Hemophagocytic lymphohistiocytosis (HLH) is a rare syndrome of unchecked immune activation leading to multi-organ damage with a high mortality. It can be hereditary or triggered by an inflammatory process. Mild hepatitis is present in the majority of patients with HLH, but obstructive jaundice has not been reported. We present the case of a 60 year old male who presented with severe obstructive jaundice from HLH triggered by an underlying lymphoma. A 60 y/o male with a history of DM, CAD and CKD presented with severe jaundice, high fevers and fatigue. His bilirubin was 22 with 20.1 of direct; ALT 33, AST 87, and Alk phos of 114. WBC was 12.4 with left shift. CT abdomen showed mild prominence of CBD and fatty liver without lymphadenopathy. Suspecting cholangitis, antibiotics were started. An MRCP did not show any evidence of biliary dilation or choledocholithiasis and an ERCP showed esophagitis and gastritis but again, no evidence of biliary obstruction. Further work up found a ferritin of 2165 and LDH of 1434. With no lab evidence of hemolytic anemia, a bone marrow biopsy was done, which was inconclusive.
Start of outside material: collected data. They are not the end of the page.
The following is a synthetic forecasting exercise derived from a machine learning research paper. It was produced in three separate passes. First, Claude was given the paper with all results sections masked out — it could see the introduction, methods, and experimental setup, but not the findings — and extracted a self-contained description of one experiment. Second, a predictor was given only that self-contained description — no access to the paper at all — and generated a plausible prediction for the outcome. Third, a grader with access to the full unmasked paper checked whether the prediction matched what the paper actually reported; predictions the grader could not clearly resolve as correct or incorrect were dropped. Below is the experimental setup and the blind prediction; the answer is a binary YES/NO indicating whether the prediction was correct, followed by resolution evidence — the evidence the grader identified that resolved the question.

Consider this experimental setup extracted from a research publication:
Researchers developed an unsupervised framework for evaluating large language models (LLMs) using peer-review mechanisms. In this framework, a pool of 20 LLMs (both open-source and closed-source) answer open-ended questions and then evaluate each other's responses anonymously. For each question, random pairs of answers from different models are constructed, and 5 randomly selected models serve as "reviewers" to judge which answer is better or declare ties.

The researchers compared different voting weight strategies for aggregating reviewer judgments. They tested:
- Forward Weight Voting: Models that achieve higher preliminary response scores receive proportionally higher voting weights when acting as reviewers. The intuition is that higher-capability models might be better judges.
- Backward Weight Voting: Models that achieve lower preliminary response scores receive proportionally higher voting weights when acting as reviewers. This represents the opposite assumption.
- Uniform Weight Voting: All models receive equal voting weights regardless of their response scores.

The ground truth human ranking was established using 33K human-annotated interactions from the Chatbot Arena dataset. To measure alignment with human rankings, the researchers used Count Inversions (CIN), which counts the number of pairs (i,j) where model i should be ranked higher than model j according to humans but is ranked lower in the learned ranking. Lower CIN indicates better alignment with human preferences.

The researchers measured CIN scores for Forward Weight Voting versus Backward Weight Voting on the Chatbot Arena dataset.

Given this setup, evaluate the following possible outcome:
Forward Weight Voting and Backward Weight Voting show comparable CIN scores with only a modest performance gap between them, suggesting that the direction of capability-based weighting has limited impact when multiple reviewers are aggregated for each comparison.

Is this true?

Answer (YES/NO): NO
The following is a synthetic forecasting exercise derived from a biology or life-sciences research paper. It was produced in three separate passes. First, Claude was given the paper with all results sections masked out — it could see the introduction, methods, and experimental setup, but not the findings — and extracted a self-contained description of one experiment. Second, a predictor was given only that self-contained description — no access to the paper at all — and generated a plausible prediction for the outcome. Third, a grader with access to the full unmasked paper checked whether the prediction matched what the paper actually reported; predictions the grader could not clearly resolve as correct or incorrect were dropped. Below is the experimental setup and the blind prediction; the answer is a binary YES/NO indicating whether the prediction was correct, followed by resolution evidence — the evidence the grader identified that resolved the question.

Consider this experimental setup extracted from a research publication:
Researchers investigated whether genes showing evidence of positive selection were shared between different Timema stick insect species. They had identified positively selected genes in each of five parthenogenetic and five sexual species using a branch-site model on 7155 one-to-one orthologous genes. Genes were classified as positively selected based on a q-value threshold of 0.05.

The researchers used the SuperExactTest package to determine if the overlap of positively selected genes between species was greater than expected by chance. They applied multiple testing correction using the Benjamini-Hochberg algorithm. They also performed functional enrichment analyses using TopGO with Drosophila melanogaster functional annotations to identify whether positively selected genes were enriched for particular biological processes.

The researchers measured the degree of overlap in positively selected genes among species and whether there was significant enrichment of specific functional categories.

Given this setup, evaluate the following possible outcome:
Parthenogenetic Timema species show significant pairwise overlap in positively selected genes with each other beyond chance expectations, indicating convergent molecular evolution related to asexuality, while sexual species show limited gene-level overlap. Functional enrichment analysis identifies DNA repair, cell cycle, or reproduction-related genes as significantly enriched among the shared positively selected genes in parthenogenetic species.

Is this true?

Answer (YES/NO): NO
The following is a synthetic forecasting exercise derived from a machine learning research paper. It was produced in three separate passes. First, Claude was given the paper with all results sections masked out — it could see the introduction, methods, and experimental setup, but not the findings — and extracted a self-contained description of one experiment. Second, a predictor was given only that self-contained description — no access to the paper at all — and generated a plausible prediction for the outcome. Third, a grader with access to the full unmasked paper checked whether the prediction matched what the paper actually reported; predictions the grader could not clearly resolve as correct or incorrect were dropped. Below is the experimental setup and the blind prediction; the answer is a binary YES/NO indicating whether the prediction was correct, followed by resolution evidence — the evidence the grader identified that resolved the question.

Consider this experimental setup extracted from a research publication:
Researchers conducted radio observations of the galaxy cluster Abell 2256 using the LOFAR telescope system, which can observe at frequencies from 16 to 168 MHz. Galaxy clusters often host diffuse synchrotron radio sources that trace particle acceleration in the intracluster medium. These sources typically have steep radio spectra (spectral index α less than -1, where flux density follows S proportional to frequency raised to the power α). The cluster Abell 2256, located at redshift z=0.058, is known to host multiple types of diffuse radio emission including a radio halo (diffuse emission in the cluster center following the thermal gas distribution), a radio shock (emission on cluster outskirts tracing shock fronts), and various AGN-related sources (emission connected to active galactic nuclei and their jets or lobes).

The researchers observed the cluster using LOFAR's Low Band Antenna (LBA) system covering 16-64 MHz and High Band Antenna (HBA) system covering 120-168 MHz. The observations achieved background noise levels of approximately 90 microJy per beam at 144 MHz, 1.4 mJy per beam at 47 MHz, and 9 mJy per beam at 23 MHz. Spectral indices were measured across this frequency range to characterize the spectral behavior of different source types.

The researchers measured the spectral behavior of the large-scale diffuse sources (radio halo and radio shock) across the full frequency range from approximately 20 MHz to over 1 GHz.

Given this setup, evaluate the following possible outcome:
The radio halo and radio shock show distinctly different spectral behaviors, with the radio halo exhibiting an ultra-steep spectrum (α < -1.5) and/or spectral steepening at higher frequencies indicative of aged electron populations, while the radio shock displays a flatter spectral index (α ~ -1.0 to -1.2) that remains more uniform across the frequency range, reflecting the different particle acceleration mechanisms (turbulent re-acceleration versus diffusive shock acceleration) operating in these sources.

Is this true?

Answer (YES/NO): YES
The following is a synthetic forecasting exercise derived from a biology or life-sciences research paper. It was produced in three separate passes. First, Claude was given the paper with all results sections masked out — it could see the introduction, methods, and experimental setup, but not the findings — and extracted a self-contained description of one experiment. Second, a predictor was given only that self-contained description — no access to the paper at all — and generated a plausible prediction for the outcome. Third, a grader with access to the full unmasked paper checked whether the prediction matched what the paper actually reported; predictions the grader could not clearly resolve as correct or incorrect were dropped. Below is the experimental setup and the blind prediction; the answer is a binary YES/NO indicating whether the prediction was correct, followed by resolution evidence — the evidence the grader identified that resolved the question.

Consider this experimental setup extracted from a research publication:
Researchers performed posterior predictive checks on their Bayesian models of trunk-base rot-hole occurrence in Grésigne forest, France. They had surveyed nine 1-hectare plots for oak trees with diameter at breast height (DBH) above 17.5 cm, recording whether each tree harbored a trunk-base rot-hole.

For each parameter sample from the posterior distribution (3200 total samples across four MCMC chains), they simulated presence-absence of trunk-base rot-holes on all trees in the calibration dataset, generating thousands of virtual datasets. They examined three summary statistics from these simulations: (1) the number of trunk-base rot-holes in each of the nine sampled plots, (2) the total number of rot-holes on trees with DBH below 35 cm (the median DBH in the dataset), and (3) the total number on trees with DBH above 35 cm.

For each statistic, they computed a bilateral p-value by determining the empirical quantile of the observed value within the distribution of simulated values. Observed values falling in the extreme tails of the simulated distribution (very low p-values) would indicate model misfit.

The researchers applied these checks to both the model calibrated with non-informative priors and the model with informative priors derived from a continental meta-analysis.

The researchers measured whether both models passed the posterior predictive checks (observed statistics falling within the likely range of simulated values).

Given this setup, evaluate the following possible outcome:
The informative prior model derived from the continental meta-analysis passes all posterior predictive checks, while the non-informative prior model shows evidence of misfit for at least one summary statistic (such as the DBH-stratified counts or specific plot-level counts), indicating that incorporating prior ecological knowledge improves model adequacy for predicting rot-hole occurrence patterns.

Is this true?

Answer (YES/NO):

Due to progressive liver failure, a liver biopsy was done which showed hemophagocytic histiocytes with evidence of large B cell lymphoma. He had intrahepatic cholestasis due to HLH caused by the lymphoma. Unfortunately with worsening liver and eventual renal failure, he could not receive appropriate chemotherapy, and succumbed to the disease. HLH was considered to be a rare disease in adults; however recently its being increasingly reported, likely due to awareness, rather than rise in incidence. Diagnosis of HLH is a challenge due to nonspecific features mimicking SIRS. Liver injury with mild elevation of transaminases is seen in 85% patients with HLH and about half have hyperbilirubinemia. Florid liver failure is rare, and Post hepatic form of injury mimicking cholangitis has not been reported so far. Prognosis of adult HLH is very poor, with mortality of 41-75% and Delayed diagnosis is considered the most important factor related to treatment failure. Early diagnosis and timely treatment with the HLH-2004 protocol has been shown to improve survival in adult patients with HLH, thus highlighting the importance of recognizing rare presentations of this disease. In patients with liver failure with intrahepatic cholestasis and unclear etiology, HLH should be strongly suspected as timely diagnosis with a Bone marrow or liver biopsy could be life saving.